-- Start --

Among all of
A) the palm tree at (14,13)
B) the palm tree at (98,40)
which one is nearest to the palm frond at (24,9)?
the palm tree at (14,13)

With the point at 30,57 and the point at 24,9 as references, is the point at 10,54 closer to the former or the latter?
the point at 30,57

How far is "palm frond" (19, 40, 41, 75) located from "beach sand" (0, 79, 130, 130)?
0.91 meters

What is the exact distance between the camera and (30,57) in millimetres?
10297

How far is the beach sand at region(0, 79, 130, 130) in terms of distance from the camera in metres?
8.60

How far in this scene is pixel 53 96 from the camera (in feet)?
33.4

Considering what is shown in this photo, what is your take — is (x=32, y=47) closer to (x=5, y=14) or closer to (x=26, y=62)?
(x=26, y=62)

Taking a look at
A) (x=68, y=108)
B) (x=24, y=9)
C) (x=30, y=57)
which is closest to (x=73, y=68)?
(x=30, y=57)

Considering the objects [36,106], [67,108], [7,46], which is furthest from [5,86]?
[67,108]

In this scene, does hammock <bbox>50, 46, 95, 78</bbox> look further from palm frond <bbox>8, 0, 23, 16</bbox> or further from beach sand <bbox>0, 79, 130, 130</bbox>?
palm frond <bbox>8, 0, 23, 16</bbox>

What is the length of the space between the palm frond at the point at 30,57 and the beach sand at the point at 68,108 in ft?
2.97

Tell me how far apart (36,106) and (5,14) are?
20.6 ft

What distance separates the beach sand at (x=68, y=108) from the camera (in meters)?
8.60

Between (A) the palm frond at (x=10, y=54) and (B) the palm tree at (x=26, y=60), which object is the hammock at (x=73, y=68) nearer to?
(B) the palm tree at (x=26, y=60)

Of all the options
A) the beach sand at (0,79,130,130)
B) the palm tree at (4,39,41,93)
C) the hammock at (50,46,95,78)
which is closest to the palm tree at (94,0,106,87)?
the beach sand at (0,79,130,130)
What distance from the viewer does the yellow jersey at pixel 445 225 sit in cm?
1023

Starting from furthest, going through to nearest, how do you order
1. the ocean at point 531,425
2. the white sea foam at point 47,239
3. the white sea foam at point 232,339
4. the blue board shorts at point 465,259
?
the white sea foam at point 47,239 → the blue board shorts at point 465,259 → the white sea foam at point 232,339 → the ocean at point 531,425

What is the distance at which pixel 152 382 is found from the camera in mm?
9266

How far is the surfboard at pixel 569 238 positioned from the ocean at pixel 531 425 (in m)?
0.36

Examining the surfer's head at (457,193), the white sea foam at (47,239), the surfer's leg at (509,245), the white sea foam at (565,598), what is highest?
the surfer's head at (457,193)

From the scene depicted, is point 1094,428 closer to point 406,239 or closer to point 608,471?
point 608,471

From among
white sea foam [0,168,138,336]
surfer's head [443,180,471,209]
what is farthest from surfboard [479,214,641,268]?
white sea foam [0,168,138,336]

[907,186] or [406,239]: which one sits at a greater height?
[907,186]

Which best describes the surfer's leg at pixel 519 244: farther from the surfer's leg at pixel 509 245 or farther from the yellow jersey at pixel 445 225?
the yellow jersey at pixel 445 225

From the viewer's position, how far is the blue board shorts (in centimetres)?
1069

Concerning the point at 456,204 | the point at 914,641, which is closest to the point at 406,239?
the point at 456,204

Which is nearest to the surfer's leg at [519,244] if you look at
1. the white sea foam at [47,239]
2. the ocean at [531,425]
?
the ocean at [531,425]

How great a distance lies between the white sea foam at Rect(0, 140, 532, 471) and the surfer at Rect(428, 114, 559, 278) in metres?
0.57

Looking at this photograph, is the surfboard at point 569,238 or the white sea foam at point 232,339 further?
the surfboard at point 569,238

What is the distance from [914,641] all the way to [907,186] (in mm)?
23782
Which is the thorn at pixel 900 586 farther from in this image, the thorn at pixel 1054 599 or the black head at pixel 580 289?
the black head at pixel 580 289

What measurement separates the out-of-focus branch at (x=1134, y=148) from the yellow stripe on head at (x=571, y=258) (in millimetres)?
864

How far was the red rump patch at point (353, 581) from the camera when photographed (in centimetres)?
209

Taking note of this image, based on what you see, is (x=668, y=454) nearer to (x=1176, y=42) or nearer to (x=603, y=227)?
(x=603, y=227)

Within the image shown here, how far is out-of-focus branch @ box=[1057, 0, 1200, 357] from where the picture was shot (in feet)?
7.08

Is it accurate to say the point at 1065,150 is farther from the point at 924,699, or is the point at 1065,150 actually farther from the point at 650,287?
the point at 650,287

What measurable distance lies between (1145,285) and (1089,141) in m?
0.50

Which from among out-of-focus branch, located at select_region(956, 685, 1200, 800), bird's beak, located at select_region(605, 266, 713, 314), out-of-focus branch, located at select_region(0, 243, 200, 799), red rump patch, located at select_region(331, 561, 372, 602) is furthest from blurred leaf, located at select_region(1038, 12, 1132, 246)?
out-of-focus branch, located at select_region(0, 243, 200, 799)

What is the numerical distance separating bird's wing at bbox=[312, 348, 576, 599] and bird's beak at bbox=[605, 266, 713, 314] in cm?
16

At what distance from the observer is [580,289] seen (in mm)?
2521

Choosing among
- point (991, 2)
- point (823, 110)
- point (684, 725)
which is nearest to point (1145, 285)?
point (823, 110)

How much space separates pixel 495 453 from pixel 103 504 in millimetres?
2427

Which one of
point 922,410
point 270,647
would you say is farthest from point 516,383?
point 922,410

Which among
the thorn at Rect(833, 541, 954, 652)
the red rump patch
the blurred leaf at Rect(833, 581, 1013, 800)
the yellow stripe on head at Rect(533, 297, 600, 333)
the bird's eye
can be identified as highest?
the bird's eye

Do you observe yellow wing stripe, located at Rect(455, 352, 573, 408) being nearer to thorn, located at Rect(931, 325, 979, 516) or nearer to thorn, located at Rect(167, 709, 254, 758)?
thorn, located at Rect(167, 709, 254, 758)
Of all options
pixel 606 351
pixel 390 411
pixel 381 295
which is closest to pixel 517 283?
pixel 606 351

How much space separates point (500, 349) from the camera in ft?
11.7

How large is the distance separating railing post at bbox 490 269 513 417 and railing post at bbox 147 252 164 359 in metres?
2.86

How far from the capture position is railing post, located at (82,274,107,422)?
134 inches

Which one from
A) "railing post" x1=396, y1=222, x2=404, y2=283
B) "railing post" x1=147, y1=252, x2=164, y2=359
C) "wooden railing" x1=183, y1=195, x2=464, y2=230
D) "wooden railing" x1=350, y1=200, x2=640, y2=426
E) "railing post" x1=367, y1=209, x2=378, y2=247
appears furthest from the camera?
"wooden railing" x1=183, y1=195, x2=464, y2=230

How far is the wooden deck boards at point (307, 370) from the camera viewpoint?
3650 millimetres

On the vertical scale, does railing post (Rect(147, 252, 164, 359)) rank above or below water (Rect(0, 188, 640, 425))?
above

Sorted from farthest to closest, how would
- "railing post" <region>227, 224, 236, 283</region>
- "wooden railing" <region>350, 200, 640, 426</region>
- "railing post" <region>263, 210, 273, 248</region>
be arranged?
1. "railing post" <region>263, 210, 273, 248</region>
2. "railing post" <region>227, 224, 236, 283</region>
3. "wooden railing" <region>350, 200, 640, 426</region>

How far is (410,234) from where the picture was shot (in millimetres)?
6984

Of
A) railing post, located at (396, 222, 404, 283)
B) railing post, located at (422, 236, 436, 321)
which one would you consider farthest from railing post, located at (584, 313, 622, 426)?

-- End --

Give exactly the lines from the one with "On the vertical" to the end of the entries, nothing before them.

--- Solution to the problem ---
On the vertical scale, does railing post (Rect(147, 252, 164, 359)) rank above or below water (Rect(0, 188, 640, 425))?
above

Sorted from farthest to closest, how would
- "railing post" <region>227, 224, 236, 283</region>
- "wooden railing" <region>350, 200, 640, 426</region>
- "railing post" <region>263, 210, 273, 248</region>
be arranged?
1. "railing post" <region>263, 210, 273, 248</region>
2. "railing post" <region>227, 224, 236, 283</region>
3. "wooden railing" <region>350, 200, 640, 426</region>

How far is (410,234) from where the picture was shot (in millimetres)?
6984

Of
A) railing post, located at (396, 222, 404, 283)
B) railing post, located at (422, 236, 436, 321)
which one would you consider farthest from railing post, located at (584, 313, 622, 426)?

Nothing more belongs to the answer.